El discurso leído, si bien es más seguro en cuanto a la precisión de los conceptos y protege a los malos oradores de sus deficiencias, es menos vivo, fresco, espontáneo y versátil que el discurso improvisado. Cuando se trata de temas muy delicados, generalmente de orden internacional, en que “las palabras deben pesarse como diamantes”, según decía un viejo jurista ecuatoriano, es aconsejable el discurso leído que evita que las palabras puedan desbordar las intenciones del orador. Casi todos los discursos que los jefes de Estado y de gobierno pronuncian ante la Asamblea General de las Naciones Unidas tienen este carácter. Las excepciones han sido poquísimas. Creo que entre ellas está Fidel Castro (1926-2016), que usaba y abusaba de su talento para improvisar. En la actualidad se utiliza la más avanzada tecnología electrónica: el teleprompter de pantallas múltiples que permite a los oradores leer sus discursos pero dar la impresión al auditorio de que los improvisan, con lo cual lucen su “capacidad retórica” y su extraordinaria “memoria”.

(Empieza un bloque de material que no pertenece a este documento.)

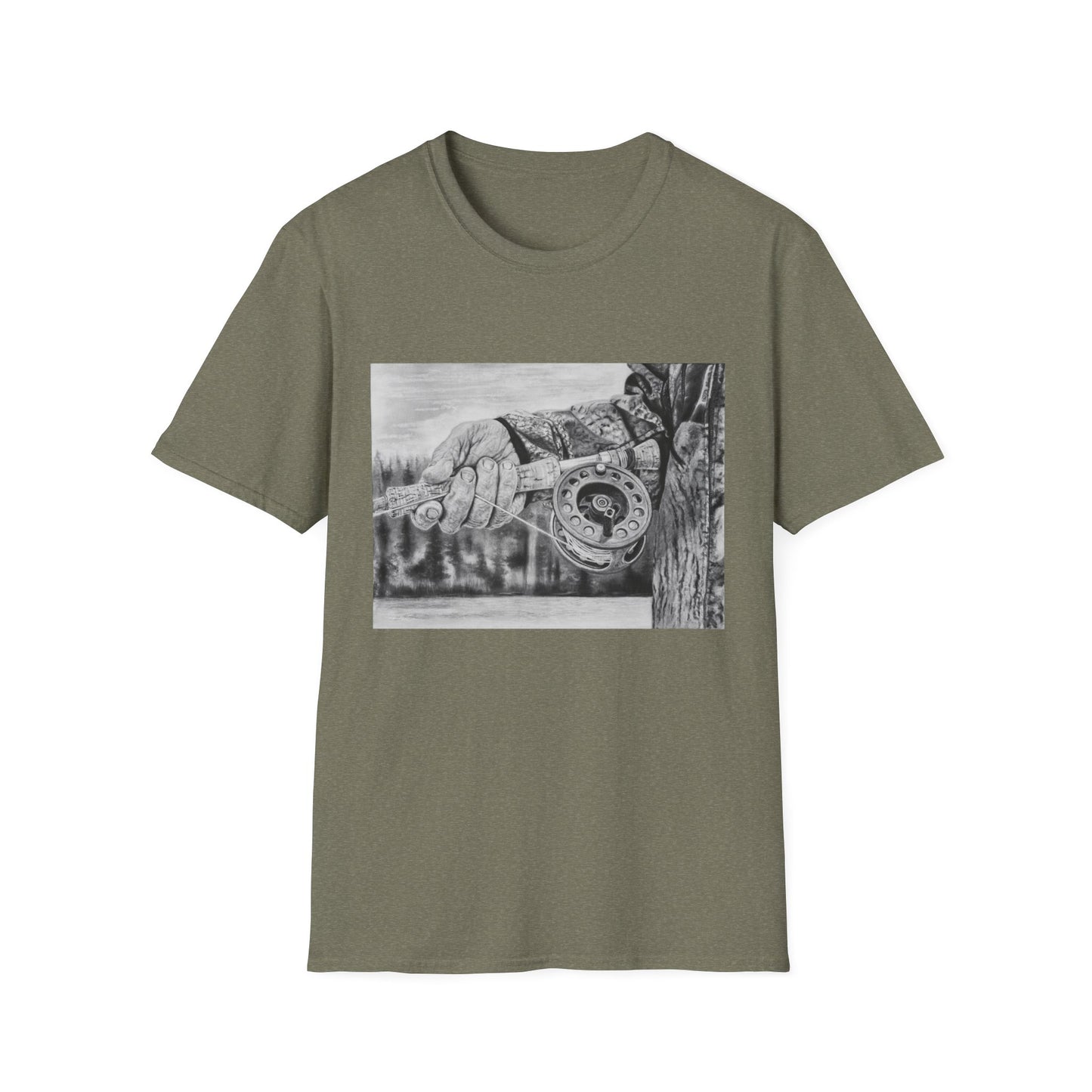 Therapy, Fly Fishing T-Shirt, Unisex Graphic Tee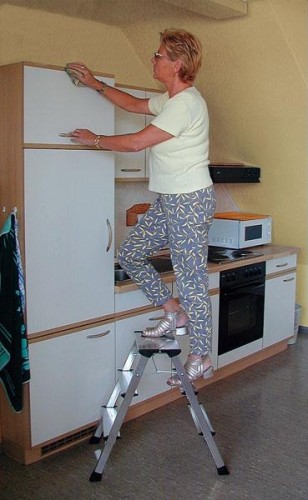 Складная подставка KRAUSE MONTO ROLLY 2х3 двухсторонняя 130068 - изображение 2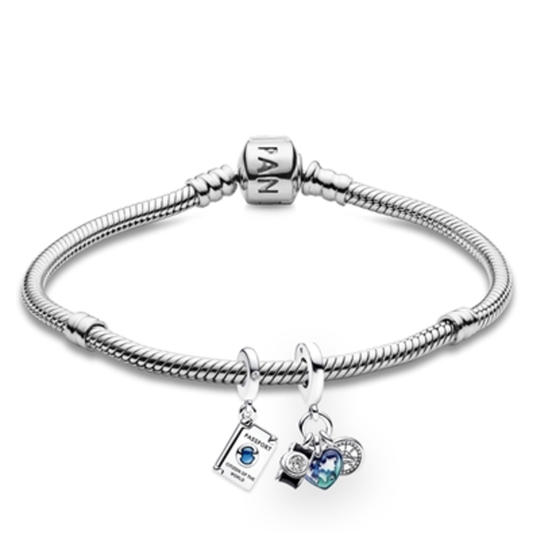 THE PASSPORT TO EVERYWHERE BRACELET, 7.1"
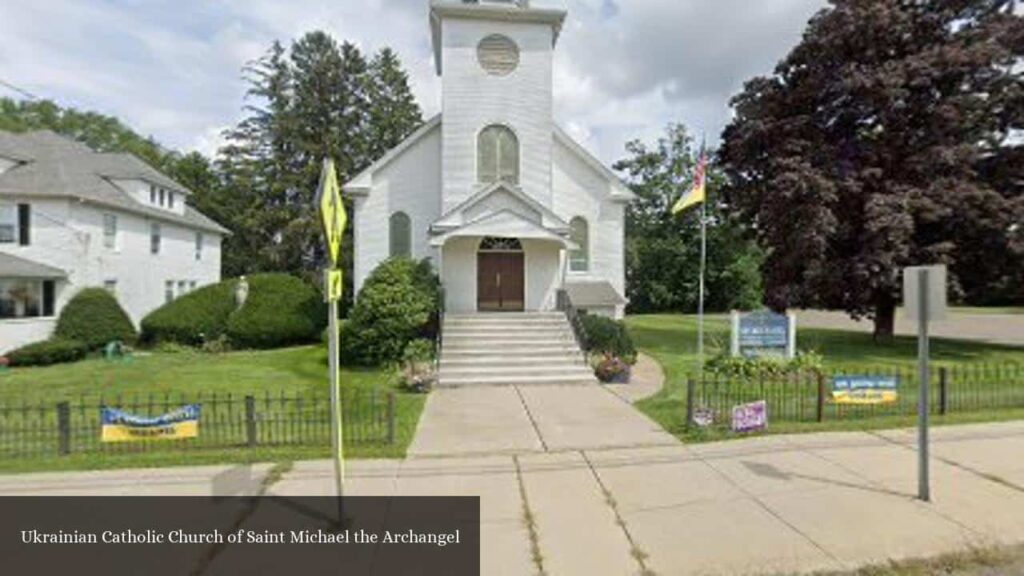 Ukrainian Catholic Church of Saint Michael The Archangel - Terryville (Connecticut)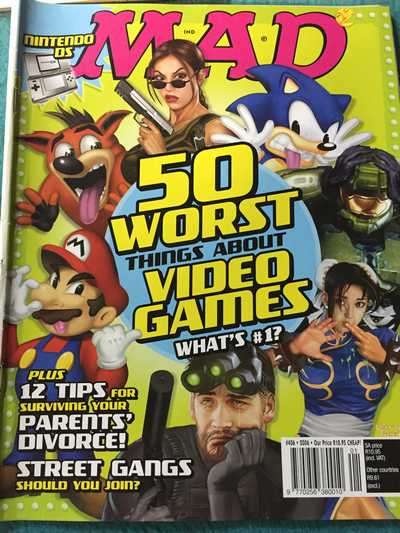 MAD MAGAZINE - 3X 2006 #406-408
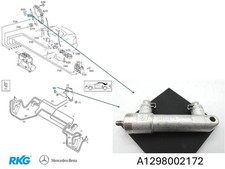 Zylinder-Verdeckhydraulik W124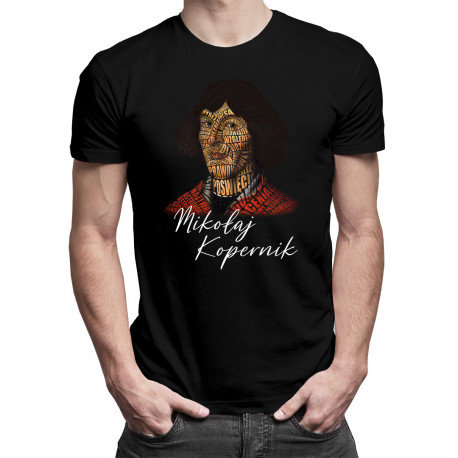 Koszulkowy, Koszulka męska, Mikołaj Kopernik, rozmiar S Koszulkowy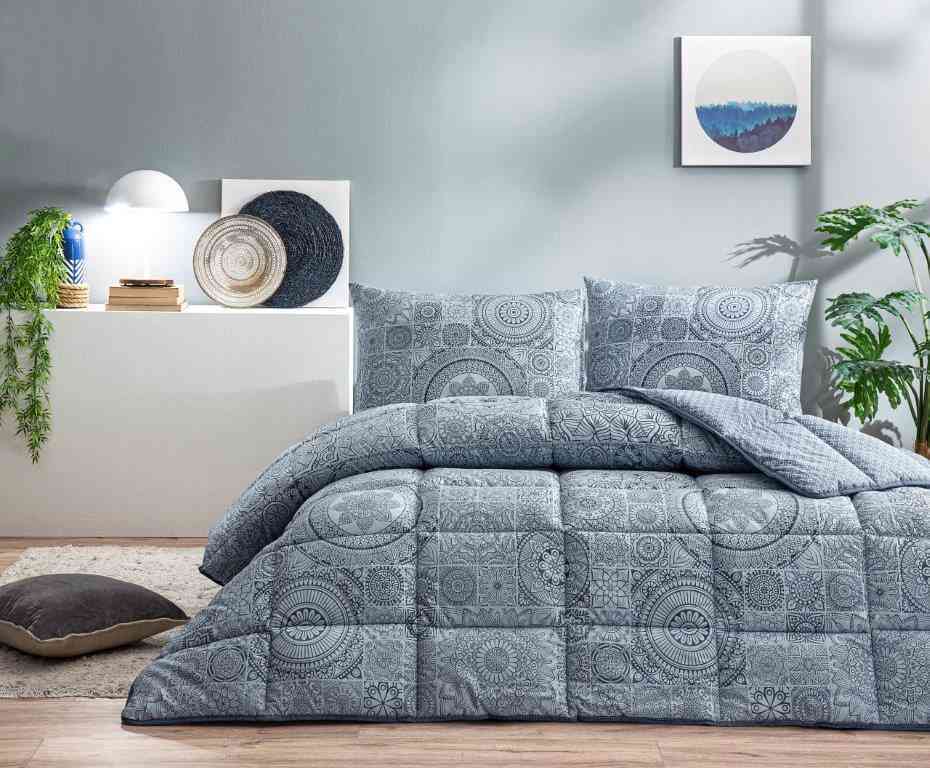 UYKU SETI NEV TK MAVI MANDALA MISTICO 1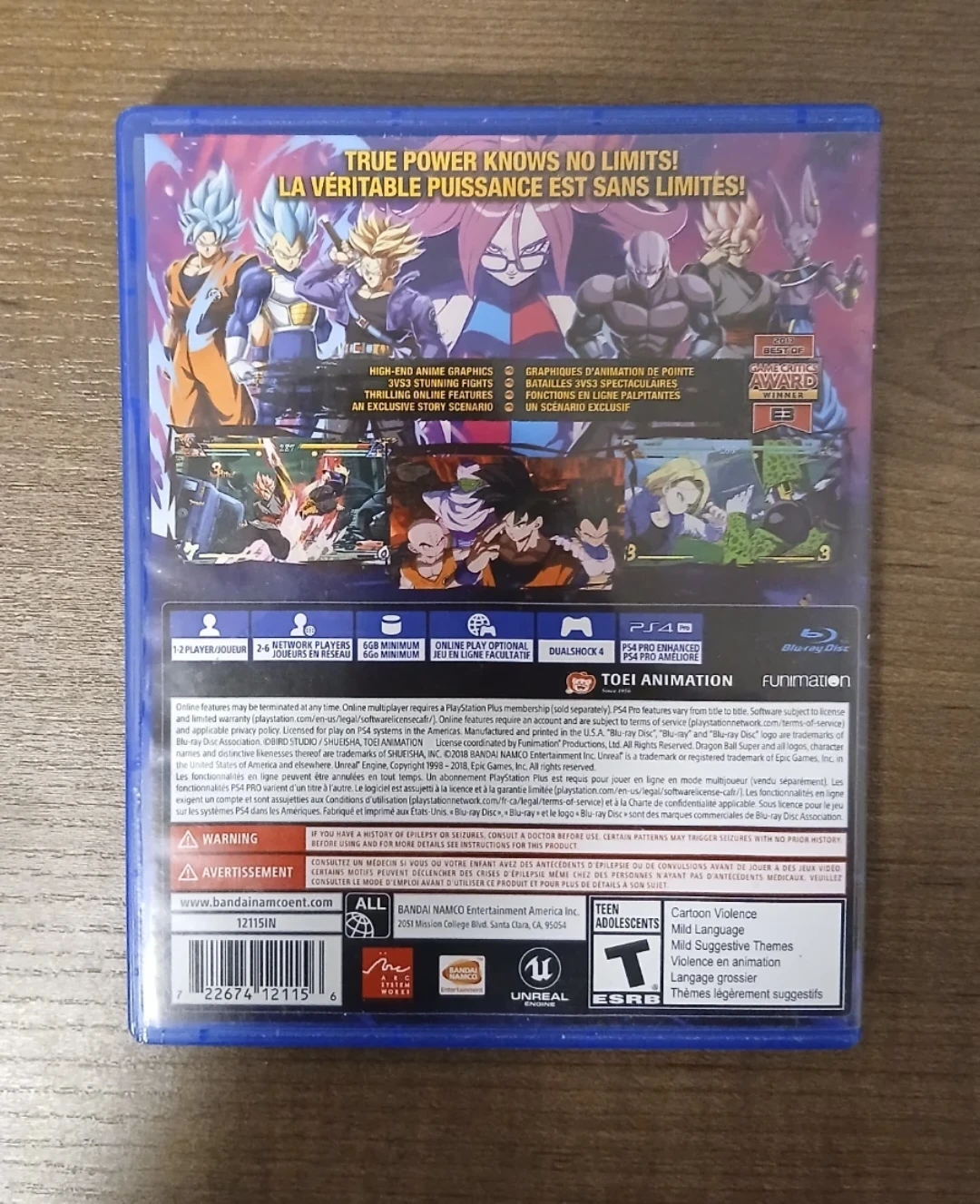 Dragon Ball FighterZ - PS4 - photo 3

A comienzos de este siglo se instalaron en la gigantesca sala de la Asamblea General, frente a la tribuna del orador, dos pantallas de teleprompter, muy bien encubiertas, de modo que —con la entera complicidad de la Organización Mundial en este fraude electrónico que muestra líderes políticos que no existen en la realidad— los jefes de Estado y de gobierno que por allí pasan simulan improvisar los discursos que leen en el aparato electrónico y exhiben entonces su "asombrosa" facilidad de palabra, su "amplia cultura", su "memoria inagotable" y los "vastos conocimientos" que poseen sobre toda clase de temas.
Los “escritores fantasmas”, sin embargo, entrañan ciertos riesgos. A veces se les ocurre publicar incómodas infidencias de la vida presidencial, como aconteció, por ejemplo, con Emmet Hughes, uno de los mejores speechwriters de Eisenhower, en su libro “The Ordeal of Power” ("La mala experiencia del poder"), o con Ted Sorensen, el escritor de Kennedy, aunque con mucha mayor discreción.
Se cuenta la anécdota de que Robert Smith, quien había cumplido un excelente trabajo como secretario de las fuerzas armadas bajo el gobierno de Thomas Jefferson (1743-1826), fue promovido a Secretario de Estado por el nuevo presidente James Madison (1751-1836). Pero Smith no era un escritor. Tenía incluso cierta dificultad para escribir. Y entonces acudió como speechwriter a uno de los mejores escritores de su tiempo para que le escribiera sus discursos: a su jefe, el presidente James Madison.
En Francia al escritor fantasma se lo llama “le nègre”. Expresión que probablemente se origina con el novelista francés Alejandro Dumas (1802-1870), quien solía tener varios colaboradores para corregir sus escritos e incluso, según se dice, para crear parte de ellos. Uno de esos ayudantes fue un mulato procedente de alguna de las colonias francesas en el Caribe al que lo llamaba “le nègre”. A partir de esta circunstancia se acuñó en Francia la expresión le nègre para designar al equivalente del ghostwriter anglosajón.